- Records supplied -

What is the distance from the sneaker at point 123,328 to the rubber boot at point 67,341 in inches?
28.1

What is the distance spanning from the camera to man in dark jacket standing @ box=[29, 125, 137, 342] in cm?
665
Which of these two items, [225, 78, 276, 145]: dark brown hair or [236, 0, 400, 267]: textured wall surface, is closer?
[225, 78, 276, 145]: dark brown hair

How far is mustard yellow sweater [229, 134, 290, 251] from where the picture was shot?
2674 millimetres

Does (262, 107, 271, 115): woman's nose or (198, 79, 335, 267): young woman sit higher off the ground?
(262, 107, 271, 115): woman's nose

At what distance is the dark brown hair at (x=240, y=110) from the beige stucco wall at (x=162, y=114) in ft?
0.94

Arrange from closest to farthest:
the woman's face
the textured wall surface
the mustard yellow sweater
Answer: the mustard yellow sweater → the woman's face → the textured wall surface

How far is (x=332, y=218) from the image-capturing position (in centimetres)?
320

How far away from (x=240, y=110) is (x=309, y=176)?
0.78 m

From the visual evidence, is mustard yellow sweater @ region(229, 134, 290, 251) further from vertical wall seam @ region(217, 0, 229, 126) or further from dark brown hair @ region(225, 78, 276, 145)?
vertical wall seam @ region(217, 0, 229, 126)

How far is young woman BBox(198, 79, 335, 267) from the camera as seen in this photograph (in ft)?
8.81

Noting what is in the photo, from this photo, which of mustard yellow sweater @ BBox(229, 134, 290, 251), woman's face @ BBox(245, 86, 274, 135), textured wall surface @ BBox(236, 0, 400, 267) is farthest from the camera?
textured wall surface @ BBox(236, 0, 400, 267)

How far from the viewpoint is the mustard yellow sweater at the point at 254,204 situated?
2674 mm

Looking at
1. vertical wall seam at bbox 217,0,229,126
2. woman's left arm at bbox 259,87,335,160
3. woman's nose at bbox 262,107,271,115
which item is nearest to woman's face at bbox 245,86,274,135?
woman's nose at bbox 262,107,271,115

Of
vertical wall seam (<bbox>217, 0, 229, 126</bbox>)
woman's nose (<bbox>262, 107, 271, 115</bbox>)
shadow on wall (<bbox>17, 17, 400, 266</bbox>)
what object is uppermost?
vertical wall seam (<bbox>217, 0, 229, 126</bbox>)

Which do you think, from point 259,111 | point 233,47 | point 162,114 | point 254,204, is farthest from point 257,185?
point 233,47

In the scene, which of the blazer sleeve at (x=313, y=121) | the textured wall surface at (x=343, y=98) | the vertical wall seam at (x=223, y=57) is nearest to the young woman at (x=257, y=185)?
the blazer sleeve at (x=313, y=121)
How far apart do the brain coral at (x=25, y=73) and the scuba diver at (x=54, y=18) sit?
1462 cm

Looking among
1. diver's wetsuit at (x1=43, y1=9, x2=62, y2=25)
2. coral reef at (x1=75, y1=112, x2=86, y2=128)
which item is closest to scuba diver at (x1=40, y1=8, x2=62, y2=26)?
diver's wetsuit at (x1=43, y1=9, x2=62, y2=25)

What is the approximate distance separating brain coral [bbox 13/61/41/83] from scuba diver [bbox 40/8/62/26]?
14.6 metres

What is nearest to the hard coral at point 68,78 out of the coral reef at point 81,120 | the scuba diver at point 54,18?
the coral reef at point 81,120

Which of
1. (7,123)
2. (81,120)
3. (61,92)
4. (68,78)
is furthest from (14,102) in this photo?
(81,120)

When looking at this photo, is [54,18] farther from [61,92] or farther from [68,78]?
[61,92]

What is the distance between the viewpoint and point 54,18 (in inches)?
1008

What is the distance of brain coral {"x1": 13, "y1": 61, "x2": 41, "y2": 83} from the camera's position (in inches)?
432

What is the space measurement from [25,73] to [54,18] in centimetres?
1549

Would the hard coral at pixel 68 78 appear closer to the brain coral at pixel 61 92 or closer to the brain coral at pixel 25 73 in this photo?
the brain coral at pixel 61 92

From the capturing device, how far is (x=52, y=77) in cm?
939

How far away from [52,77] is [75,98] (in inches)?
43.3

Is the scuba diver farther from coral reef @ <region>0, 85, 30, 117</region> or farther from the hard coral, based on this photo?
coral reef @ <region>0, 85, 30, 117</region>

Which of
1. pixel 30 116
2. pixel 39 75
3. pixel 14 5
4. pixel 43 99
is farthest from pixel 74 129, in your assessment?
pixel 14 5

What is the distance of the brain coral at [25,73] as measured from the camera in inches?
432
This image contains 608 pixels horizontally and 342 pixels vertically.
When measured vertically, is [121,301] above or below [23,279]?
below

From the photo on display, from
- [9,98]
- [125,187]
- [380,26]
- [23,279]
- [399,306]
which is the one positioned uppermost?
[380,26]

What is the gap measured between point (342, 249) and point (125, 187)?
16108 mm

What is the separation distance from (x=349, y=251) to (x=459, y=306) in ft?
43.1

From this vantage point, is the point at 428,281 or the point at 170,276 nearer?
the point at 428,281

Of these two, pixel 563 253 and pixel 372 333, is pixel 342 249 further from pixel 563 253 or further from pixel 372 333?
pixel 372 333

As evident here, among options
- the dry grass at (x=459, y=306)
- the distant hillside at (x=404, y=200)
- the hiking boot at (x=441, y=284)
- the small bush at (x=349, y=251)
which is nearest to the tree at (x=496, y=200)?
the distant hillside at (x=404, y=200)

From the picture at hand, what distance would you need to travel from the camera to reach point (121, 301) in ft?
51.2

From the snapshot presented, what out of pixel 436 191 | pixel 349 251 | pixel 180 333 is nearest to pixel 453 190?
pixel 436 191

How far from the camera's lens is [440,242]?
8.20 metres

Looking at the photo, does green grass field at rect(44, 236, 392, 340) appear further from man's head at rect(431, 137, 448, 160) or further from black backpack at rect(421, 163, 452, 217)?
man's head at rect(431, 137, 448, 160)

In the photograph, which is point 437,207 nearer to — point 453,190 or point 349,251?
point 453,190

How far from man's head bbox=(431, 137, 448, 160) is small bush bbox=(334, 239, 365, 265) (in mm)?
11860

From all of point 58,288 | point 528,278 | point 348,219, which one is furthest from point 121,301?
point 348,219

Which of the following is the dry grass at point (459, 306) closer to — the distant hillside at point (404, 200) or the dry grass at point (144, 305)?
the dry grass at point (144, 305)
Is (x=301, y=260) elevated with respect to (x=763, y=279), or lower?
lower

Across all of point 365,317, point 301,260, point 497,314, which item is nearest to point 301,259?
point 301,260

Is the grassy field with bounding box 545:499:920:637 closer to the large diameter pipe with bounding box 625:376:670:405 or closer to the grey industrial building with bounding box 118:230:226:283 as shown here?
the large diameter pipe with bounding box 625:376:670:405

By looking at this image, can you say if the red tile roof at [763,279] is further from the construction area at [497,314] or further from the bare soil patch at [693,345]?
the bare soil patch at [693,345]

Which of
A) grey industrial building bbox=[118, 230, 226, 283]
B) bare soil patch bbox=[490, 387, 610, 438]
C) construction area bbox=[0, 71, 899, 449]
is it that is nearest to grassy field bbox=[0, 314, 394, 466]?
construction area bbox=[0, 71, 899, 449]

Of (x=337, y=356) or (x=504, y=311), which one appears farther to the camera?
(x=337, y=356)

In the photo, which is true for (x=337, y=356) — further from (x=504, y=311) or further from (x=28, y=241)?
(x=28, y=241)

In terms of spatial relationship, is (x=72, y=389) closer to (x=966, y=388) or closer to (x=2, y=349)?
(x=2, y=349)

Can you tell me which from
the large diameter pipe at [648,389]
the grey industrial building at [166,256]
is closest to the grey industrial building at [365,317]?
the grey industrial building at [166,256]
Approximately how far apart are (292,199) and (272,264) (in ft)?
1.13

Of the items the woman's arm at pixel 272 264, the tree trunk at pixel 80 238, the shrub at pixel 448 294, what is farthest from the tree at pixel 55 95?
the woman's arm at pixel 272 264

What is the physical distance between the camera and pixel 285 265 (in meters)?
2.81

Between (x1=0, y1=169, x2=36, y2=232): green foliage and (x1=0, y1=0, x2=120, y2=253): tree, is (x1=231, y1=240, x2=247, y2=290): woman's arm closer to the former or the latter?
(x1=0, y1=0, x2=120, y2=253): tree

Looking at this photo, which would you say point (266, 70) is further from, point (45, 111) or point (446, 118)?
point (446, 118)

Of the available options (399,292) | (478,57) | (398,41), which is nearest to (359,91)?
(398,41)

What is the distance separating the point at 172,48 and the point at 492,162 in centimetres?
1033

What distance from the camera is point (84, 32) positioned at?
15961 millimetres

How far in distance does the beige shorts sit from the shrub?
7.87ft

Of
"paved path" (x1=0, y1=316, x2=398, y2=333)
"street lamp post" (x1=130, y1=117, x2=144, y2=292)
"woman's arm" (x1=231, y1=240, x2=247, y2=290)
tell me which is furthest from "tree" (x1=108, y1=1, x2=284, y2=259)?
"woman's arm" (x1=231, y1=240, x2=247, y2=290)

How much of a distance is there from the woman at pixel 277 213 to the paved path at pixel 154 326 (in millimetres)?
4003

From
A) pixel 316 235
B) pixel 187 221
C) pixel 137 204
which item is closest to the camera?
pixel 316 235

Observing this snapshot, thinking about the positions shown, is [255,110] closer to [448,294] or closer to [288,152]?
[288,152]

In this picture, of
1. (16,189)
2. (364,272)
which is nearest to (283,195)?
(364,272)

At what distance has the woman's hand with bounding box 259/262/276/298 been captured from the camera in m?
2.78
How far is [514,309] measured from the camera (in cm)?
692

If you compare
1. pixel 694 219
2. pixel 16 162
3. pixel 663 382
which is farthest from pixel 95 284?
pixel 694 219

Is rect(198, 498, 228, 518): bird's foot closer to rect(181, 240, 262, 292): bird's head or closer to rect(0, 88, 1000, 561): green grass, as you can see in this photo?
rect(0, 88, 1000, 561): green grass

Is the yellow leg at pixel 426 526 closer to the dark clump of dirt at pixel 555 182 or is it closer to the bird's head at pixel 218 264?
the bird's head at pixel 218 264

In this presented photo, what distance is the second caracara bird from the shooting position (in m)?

- What you should do -
Retype exactly, please, each line from the line that contains "In this picture, of" through the last line of the entries above, with nothing added.

- Finished answer -
In this picture, of
1. (16,189)
2. (364,272)
which is nearest to (283,195)?
(364,272)

At what distance has the woman's hand with bounding box 259/262/276/298 been captured from the camera in m?
2.78
How far is [514,309] measured from the camera (in cm)?
692

If you compare
1. pixel 694 219
2. pixel 16 162
3. pixel 663 382
which is farthest from pixel 95 284?
pixel 694 219

Is rect(198, 498, 228, 518): bird's foot closer to rect(181, 240, 262, 292): bird's head or closer to rect(0, 88, 1000, 561): green grass, as you can see in this photo?
rect(0, 88, 1000, 561): green grass

Is the yellow leg at pixel 426 526 closer to the dark clump of dirt at pixel 555 182 or is it closer to the bird's head at pixel 218 264?
the bird's head at pixel 218 264

In this presented photo, what distance is the second caracara bird from the shooting position (in m)?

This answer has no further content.